Third, and finally, there’s this sense that the least racist and most colour-blind countries on earth are somehow tainted: America by slavery; Britain by colonialism; and Australia by settlement itself, even though pre-settlement Australia resembled a Hobbesian state of nature. Whatever imperfections there might be, and however they might be addressed, there has to be an acceptance—by both mainstream parties—that modern Australia with its indigenous heritage, its British foundation, and its immigrant character is a country to be proud of.

Too many key people in the mainstream parties are ambivalent on questions which aren’t so much matters of left or right, of being populist or not; but of fact or fiction, and right or wrong. That’s why the electorate is disillusioned, and tempted to vote for people who seem better at facing up to unpalatable truths; or on the other hand, are more sincere in their commitment to fantasy.

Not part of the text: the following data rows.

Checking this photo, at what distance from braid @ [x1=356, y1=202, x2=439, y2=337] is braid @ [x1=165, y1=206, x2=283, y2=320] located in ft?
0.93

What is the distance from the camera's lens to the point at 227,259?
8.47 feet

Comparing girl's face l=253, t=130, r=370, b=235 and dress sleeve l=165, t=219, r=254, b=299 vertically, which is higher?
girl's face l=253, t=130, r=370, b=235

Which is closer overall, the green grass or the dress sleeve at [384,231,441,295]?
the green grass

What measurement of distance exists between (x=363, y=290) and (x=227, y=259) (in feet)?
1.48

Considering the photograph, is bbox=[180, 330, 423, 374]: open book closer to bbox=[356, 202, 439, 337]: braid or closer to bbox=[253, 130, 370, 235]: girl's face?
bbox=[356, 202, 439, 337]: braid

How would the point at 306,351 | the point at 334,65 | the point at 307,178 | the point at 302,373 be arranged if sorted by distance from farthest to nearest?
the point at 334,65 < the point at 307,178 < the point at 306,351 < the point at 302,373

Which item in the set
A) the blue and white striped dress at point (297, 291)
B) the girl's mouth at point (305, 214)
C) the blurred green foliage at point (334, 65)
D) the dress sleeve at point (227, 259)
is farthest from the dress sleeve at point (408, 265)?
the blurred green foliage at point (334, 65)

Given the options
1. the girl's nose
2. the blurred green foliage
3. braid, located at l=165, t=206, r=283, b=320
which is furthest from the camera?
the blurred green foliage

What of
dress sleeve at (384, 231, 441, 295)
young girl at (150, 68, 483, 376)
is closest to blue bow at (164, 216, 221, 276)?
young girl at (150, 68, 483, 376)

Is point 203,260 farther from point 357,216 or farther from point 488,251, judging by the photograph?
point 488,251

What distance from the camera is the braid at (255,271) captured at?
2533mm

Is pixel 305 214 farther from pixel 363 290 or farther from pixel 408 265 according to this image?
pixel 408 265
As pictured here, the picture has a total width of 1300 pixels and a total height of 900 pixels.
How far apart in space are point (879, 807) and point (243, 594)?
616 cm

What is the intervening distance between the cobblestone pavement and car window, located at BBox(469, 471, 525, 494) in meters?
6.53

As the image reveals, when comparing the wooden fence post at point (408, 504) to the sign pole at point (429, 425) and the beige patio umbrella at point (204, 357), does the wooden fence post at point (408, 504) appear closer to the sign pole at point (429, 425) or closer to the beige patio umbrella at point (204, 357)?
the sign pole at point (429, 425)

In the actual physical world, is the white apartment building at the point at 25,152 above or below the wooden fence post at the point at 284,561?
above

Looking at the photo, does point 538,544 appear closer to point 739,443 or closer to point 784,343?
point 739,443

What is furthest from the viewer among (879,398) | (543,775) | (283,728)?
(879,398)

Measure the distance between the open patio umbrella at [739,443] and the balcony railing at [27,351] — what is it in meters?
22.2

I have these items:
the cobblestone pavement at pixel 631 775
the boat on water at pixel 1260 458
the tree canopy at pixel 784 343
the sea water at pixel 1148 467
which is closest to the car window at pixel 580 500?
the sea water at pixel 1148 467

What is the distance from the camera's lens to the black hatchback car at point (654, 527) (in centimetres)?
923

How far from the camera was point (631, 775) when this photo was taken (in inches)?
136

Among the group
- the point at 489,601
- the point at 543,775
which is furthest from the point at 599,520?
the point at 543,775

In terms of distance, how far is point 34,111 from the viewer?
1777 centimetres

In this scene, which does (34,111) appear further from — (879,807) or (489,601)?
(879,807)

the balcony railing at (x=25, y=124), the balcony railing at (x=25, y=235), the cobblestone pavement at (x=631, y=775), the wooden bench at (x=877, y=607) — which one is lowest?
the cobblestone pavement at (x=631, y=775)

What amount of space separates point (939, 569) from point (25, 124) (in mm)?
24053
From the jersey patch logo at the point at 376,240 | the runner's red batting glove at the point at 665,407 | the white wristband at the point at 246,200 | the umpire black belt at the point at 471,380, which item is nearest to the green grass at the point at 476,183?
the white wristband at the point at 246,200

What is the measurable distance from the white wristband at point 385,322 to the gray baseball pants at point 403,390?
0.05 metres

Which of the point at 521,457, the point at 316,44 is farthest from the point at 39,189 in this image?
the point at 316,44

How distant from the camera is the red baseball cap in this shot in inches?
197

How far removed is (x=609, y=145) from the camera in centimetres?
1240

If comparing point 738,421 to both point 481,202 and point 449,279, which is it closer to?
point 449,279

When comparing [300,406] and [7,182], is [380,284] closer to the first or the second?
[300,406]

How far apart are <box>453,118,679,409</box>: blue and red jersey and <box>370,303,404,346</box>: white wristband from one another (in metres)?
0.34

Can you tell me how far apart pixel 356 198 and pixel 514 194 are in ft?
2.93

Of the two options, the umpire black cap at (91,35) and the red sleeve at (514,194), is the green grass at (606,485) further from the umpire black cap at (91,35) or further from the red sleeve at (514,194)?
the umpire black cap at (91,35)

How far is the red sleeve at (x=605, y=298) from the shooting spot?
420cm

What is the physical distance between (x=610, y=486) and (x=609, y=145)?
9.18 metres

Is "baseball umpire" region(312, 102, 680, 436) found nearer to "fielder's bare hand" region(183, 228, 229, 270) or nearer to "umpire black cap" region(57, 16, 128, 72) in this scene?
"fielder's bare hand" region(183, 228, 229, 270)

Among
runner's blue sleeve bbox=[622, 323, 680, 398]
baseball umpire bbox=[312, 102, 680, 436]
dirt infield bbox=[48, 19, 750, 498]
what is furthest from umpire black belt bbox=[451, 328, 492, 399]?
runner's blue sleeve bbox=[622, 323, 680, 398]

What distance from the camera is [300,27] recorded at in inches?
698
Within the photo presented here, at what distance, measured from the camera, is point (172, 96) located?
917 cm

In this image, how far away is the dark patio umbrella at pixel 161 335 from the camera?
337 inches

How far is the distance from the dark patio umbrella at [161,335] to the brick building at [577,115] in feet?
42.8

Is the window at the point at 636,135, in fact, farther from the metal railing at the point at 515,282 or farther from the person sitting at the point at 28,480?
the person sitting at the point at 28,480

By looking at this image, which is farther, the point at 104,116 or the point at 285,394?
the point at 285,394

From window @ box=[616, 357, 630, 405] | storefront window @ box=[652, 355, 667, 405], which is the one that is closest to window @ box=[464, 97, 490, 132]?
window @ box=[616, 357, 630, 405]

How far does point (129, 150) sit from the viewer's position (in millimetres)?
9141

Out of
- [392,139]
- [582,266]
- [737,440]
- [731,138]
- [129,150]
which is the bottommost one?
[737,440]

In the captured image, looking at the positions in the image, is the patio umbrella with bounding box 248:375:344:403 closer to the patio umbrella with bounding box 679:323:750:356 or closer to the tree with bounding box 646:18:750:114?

In a democracy, it’s said, people ultimately get the governments they deserve. But if voters can’t really blame their discontents on the politicians that they voted in, politicians can hardly blame the people when they no longer vote for them. If the people fail to vote the “correct” way, that’s hardly their fault, but that of politicians who lacked a plausible response to their values and their concerns. So oppose “populism” by all means; but if it’s the elected populists that worry you, isn’t that mistrusting democracy itself, which we should never do?

I still think there’s a majority of Australians who could be persuaded to vote for a party that’s passionate for freedom, passionate for small business and the family, and passionate above all for our country—as long as they can find one.

The Hon. Tony Abbott was Prime Minister of Australia from 2013 to 2015. This is the text of his speech at the Populist Moment conference in Sydney on April 8.